Мусаси теперь имел представление о внешности Дайдзо. Соблюдая этикет, он еще некоторое время посидел за чаем. Мусаси не догнал бы путников сегодня, но мог бы перехватить их на перевале Сиёдзири на следующее утро, если прошагает всю ночь напролет.

К вечеру Мусаси дошел до того места, откуда начинался подъем на перевал. Солнце село, дорогу окутал туман. Весна была на исходе. Кучка домов жалась к подножию гор. До перевала оставалось километров пять. Мусаси шел без остановки, пока не достиг Инодзигахары, небольшого плоскогорья перед перевалом. Он улегся на землю по соседству со звездами и мгновенно заснул глубоким сном.


На скалистом выступе, возвышавшемся посредине плато, стоял маленький храм Сэйгэн. Это было самое высокое место в окрестностях Сиёдзири.

Мусаси разбудили голоса.

— Сюда! Отсюда видна Фудзияма!

Мусаси сел, огляделся, но никого не увидел. Утренний воздух был кристально прозрачен! Над морем облаков к небу гордо вознесся алый конус Фудзиямы, сияющей белоснежной вершиной. Детский восторг охватил Мусаси. Он видел множество изображений Фудзиямы, рисовал гору в воображении, но впервые воочию увидел священную вершину. Она находилась на расстоянии в сто километров, но казалось, что до нее рукой подать. «Чудо!» — прошептал Мусаси, вытирая слезы восторга. Он с новой силой ощутил бесконечное великолепие природы и свою ничтожность по сравнению с ее величием. После победы у раскидистой сосны ему порой представлялось, что на свете не так уж много мастеров меча, способных сравниться с ним. А может, и вообще нет. Сейчас Мусаси понял, что его жизнь — краткий миг, а неповторимая красота Фудзиямы вечна. Мусаси застыдился, что он в гордыне переоценил себя.
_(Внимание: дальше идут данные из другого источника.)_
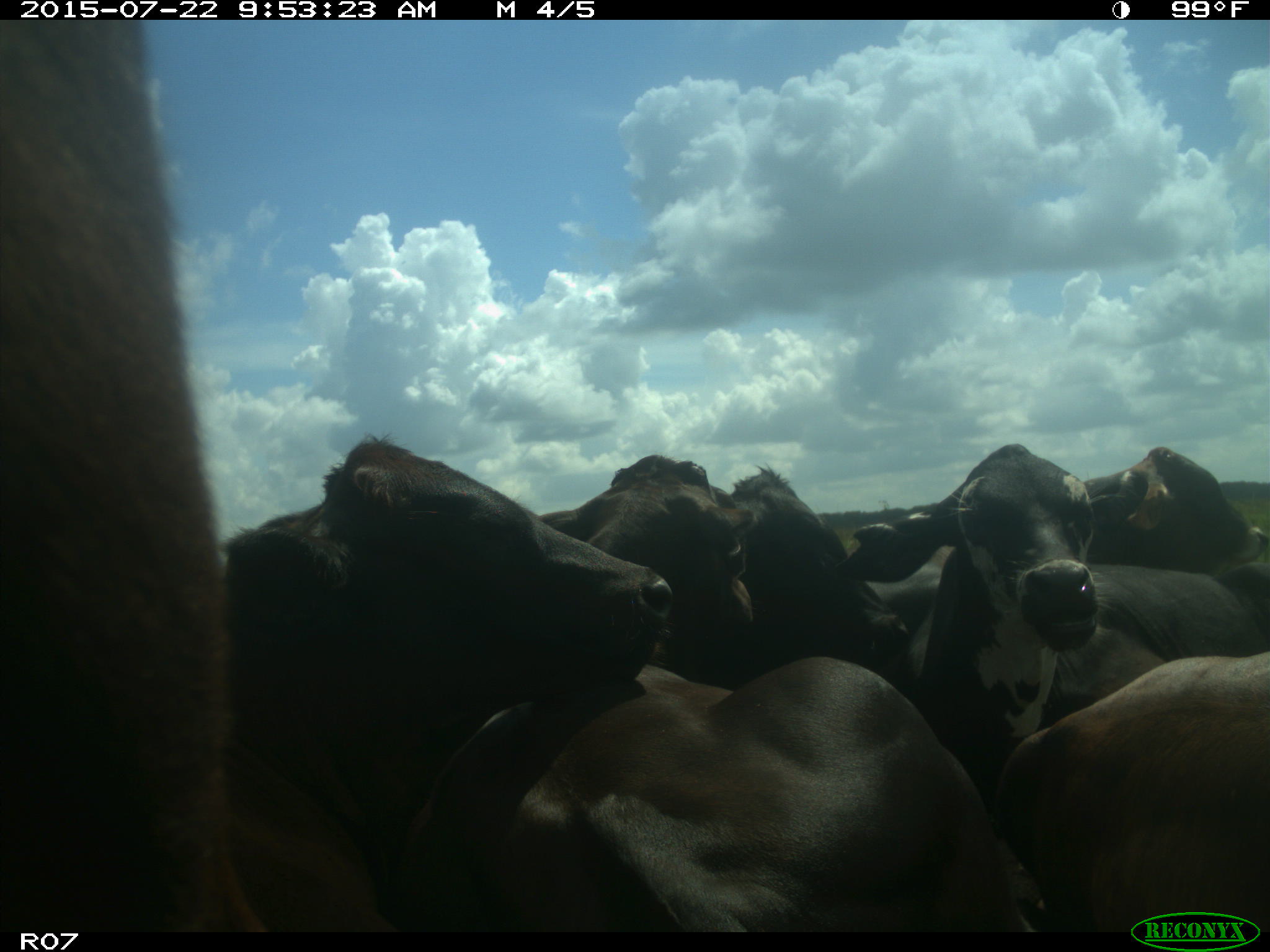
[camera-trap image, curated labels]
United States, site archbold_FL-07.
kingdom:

Величавая природа еще раз явила свое превосходство над человеком. Мусаси упал на колени, обратившись лицом к горе, и стал молить о прощении за греховные мысли. Молился и за упокой души матери, за спасение Оцу и Дзётаро. Он благодарил землю, на которой родился, и просил даровать ему славу, пусть ничтожную по сравнению с величием природы. Мысли вереницей неслись в его голове. Правильно ли считать человека ничтожным? Не кажется ли природа могучей только в том случае, когда на нее смотрят глаза человека? Не возникли ли сами боги благодаря тому, что к ним взывали сердца смертных? Живой дух человека, а не мертвый камень совершает великие деяния.

«Я — человек, но не так уж далек от богов и вселенной, — думал Мусаси. — Я могу коснуться их своим мечом, но не раньше, чем почувствую единение с природой, не раньше, чем достигну высшей точки мастерства, развив все свои способности».

Показалась группа торговцев, чьи голоса разбудили Мусаси. Торговцы остановились, глядя на Фудзияму.

— Прекрасный вид!

— Немногим доводится поклониться отсюда священной горе.


Движение на дороге оживилось. В обоих направлениях, как муравьи, текли вереницы путников с поклажей. Рано или поздно должны были показаться Дайдзо и Дзётаро. Если он вдруг проглядит их, то они обязательно прочтут надпись, сделанную Мусаси у подножия скалы:

«Господину Дайдзо из Нараи.

Хочу встретить вас на перевале. Жду в храме на скале.

Мусаси, учитель Дзётаро».

Солнце поднялось высоко над горизонтом. Мусаси, как ястреб, вглядывался в дорогу, но Дайдзо не появлялся. За перевалом дорога разбегалась в трех направлениях — напрямую в Эдо через Косю, вторая, главная, через перевал Усуи — в Эдо с севера, третья вела в северные провинции. Направлялся ли Дайдзо на север в Дзэнкодзи или на восток в Эдо, ему не миновать перевала. Мусаси хорошо усвоил, что люди ведут себя непредсказуемо. Торговец мог свернуть в сторону или провести лишнюю ночь у подножия горы. Мусаси размышлял, не спуститься ли ему вниз, чтобы навести справки о Дайдзо.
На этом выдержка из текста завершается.